“While Rand’s inner circle continued to fray, Objectivism in New York was reaching fever pitch. With much fanfare, in May 1967 NBI signed fifteen-year lease on offices in the Empire State Building, then the world’s tallest building. Even though their offices were in the basement, it was still an ideal address.”
—Goddess of the Market: Ayn Rand and the American Right (Jennifer Burns, 2008)
On the morning of September 11, 2001, I didn’t know the difference between National Review and The New Republic. (By all means, write your own joke…) I was groping for guidance, as I always had, in the written word, but my knowledge of lofty (and, I hoped, helpful) American political journals was restricted to Woody Allen’s line in Annie Hall that “Dissent and Commentary had merged and formed Dysentery.”
After getting properly oriented, I became curious about the evolution of U.S. conservative and libertarian publications, and basically inhaled George H. Nash’s The Conservative Intellectual Movement in America Since 1945. Nash’s classic introduced me to what I think of as “the old, weird, other America,” that of The Freeman and Albert Jay Nock, anti-Communist folk music and Isabel Paterson.

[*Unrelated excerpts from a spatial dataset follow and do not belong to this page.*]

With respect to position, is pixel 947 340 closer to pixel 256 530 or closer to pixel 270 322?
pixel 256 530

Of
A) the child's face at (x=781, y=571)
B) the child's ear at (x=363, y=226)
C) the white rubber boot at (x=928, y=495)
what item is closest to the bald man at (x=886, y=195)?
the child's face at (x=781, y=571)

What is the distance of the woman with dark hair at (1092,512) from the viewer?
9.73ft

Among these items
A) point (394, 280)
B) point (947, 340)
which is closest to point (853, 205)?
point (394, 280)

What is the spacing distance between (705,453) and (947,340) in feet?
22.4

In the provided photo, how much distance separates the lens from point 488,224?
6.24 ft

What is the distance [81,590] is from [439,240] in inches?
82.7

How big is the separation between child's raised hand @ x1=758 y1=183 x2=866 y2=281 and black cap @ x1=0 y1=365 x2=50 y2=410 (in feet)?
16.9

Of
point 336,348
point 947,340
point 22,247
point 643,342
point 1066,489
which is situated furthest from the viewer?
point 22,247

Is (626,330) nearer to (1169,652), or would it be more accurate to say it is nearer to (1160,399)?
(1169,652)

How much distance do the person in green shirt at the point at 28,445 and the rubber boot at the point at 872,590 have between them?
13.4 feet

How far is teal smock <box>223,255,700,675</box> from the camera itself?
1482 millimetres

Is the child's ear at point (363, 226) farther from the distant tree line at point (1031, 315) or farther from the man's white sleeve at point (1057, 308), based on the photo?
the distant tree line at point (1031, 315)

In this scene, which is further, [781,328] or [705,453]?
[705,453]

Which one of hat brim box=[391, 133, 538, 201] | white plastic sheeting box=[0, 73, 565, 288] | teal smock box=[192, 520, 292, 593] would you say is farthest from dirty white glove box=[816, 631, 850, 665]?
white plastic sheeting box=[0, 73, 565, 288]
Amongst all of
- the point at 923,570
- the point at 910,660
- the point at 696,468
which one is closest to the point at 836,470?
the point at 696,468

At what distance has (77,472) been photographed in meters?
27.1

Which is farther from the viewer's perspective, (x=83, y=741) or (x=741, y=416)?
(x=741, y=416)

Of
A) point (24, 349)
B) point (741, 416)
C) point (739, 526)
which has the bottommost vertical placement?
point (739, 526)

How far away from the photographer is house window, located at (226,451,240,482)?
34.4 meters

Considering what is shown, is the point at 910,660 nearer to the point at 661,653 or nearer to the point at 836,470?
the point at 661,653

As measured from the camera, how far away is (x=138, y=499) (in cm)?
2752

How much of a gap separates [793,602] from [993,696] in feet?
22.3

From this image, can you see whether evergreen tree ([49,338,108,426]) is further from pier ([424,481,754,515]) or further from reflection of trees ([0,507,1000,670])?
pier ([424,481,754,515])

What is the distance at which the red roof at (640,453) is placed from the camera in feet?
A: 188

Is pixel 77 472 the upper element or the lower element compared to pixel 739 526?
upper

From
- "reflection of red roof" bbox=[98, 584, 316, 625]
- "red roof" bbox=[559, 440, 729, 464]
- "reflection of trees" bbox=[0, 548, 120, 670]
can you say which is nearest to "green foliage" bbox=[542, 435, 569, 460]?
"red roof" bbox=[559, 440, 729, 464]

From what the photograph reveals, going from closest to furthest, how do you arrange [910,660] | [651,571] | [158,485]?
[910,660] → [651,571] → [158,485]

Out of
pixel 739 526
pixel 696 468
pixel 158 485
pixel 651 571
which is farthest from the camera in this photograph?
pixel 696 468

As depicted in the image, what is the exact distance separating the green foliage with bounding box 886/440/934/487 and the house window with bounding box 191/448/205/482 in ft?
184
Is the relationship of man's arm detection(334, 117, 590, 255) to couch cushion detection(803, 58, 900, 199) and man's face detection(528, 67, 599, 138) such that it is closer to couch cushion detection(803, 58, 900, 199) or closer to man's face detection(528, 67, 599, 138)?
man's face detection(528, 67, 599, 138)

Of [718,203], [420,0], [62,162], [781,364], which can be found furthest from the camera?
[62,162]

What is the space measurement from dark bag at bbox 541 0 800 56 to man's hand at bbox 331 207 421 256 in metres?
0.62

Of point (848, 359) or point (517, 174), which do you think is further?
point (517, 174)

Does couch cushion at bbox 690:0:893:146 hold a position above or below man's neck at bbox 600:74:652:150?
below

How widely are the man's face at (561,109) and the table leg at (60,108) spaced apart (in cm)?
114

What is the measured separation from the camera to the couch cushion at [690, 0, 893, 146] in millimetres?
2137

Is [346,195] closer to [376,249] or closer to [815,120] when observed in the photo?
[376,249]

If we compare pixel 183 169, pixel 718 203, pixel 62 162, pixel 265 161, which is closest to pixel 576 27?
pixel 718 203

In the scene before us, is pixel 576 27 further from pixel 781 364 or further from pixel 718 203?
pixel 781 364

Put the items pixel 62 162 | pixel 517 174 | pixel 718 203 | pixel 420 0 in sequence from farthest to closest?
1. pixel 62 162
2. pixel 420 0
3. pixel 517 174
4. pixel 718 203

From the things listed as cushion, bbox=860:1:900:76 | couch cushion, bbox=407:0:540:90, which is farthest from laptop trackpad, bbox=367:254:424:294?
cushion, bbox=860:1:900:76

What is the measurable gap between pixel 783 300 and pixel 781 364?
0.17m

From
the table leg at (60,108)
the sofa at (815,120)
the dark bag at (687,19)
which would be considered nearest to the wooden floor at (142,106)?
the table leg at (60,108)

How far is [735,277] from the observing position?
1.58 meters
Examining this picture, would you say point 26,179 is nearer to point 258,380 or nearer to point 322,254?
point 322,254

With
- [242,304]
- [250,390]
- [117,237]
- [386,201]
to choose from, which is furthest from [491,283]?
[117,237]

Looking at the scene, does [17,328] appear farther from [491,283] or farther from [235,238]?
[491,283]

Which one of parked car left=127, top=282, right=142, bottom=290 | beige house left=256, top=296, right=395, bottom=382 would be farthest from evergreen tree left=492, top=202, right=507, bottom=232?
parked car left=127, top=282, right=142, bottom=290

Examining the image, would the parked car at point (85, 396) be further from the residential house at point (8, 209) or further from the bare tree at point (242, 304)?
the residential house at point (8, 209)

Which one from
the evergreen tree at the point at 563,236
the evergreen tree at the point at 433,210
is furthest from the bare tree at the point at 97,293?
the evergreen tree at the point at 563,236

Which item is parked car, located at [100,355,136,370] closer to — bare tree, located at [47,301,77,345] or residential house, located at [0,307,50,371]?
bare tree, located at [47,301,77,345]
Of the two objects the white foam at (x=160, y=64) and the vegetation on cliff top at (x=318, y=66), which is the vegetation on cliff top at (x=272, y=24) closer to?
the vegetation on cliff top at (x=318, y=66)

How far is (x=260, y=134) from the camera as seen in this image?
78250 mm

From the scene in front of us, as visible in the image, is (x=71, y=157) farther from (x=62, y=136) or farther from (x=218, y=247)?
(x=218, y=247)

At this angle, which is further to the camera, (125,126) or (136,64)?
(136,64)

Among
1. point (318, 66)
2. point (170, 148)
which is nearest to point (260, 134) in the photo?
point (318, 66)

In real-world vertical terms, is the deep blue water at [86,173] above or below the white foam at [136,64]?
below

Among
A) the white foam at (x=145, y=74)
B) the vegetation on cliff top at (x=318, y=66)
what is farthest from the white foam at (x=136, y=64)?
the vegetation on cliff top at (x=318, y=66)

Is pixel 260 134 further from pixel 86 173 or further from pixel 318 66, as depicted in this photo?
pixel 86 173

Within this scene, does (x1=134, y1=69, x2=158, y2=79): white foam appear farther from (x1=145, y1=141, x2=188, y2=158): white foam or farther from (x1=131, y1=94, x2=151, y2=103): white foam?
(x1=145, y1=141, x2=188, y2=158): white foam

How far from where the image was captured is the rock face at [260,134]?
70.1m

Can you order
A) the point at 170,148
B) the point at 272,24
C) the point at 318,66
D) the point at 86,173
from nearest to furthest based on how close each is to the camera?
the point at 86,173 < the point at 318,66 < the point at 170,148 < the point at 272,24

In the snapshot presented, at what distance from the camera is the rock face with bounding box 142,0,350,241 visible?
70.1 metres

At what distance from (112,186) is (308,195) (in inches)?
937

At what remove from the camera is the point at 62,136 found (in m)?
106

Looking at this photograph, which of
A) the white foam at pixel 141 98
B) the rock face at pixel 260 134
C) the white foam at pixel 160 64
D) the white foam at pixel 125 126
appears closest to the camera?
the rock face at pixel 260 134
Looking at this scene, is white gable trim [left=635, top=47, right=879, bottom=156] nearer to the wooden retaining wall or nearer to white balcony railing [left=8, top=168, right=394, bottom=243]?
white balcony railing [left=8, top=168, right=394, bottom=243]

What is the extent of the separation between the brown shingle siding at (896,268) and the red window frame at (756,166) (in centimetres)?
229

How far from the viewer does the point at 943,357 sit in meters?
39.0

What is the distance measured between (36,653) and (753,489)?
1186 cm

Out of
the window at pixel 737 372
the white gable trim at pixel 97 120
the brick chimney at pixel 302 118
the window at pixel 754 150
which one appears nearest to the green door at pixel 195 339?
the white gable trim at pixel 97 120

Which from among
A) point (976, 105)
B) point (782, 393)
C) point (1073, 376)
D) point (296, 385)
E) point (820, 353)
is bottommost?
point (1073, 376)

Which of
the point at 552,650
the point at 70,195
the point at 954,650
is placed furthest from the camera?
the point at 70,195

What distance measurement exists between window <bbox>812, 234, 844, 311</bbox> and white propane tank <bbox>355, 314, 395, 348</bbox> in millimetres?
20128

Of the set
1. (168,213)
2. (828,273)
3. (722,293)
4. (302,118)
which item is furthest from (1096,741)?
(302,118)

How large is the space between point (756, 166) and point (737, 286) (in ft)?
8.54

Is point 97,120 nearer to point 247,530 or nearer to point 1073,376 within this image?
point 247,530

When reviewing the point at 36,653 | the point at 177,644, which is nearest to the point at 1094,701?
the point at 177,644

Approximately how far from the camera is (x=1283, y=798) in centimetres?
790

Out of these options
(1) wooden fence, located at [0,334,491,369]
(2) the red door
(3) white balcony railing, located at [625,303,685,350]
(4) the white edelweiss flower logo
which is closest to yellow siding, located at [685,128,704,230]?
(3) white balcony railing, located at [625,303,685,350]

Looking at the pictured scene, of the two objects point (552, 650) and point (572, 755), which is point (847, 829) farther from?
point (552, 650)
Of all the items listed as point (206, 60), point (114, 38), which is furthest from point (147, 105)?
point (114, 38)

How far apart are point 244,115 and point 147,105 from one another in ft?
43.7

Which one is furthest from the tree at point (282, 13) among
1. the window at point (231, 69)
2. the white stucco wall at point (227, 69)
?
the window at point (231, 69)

Of those who populated that long-passed world, only the name of Ayn Rand retains widespread recognition, almost 75 years since the release of her first novel (and subsequent cultural phenomenon), The Fountainhead. I don’t think Jennifer Burns meant it as such, but that bit above, about Rand’s riven yet driven disciples loudly setting up longish-term shop in the lowest level of the highest skyscraper, serves as an uncannily apt metaphor for Rand’s standing on the right.
Last week, The Guardian reported with predictable snark that Ayn Rand’s work has been added to the U.K.’s politics A-level curriculum. They note that Rand is “achingly on trend” and “having a moment.” Oh, dear. By my amateur estimation, Rand’s “moment-having” has been reoccurring every seven or eight years since the end of the Second World War, yet is always heralded with the same air of surprise and alarm.
Not that I am an unalloyed fan of the woman. Of course, like countless conceited teenagers before and after me, I was relieved to learn of Rand’s very existence, let alone her staggering success—evidence, surely, that more of “us” were not only out there, somewhere, but right.
Especially for a particular variety of female, Rand’s mannish ambition and uncompromising idealism set a rare and welcome example. Unlike Florence King, who broke her braces trying to mimic The Fountainhead’s imperious heroine, I found Rand’s thick fictions impossible to swallow.
However, I eagerly read The Virtue of Selfishness while in high school. (I want to type “of course”; Could a book title better calculated to appeal to the adolescent mind possibly be conceived, other than perhaps 101 Ways to Murder Everyone Around You and Get Away With It?)
Reading Goddess of the Market much later in life, I finally met the woman behind the philosophy. Rand doesn’t start out so bad, at least in Burns’ telling. Who can blame the Russian-born Rand, watching helplessly as Communists seize her father’s pharmacy, for growing up to be a furious foe of collectivism (and realpolitik compromise), whose übermensch heroes fight back against the “parasites, moochers and looters,” and win?
Yet the sprinklings of patriotic, almost Capra-esque populism that softened The Fountainhead’s unavoidable elitism are absent entirely in her follow-up, Atlas Shrugged, replaced by an almost hallucinatory misanthropy. What happened, Burns wonders, in the intervening thirteen years?
The answer seems obvious to me now, rereading her book in my 50s:
Ayn Rand, the avatar of adolescence, was going through The Change.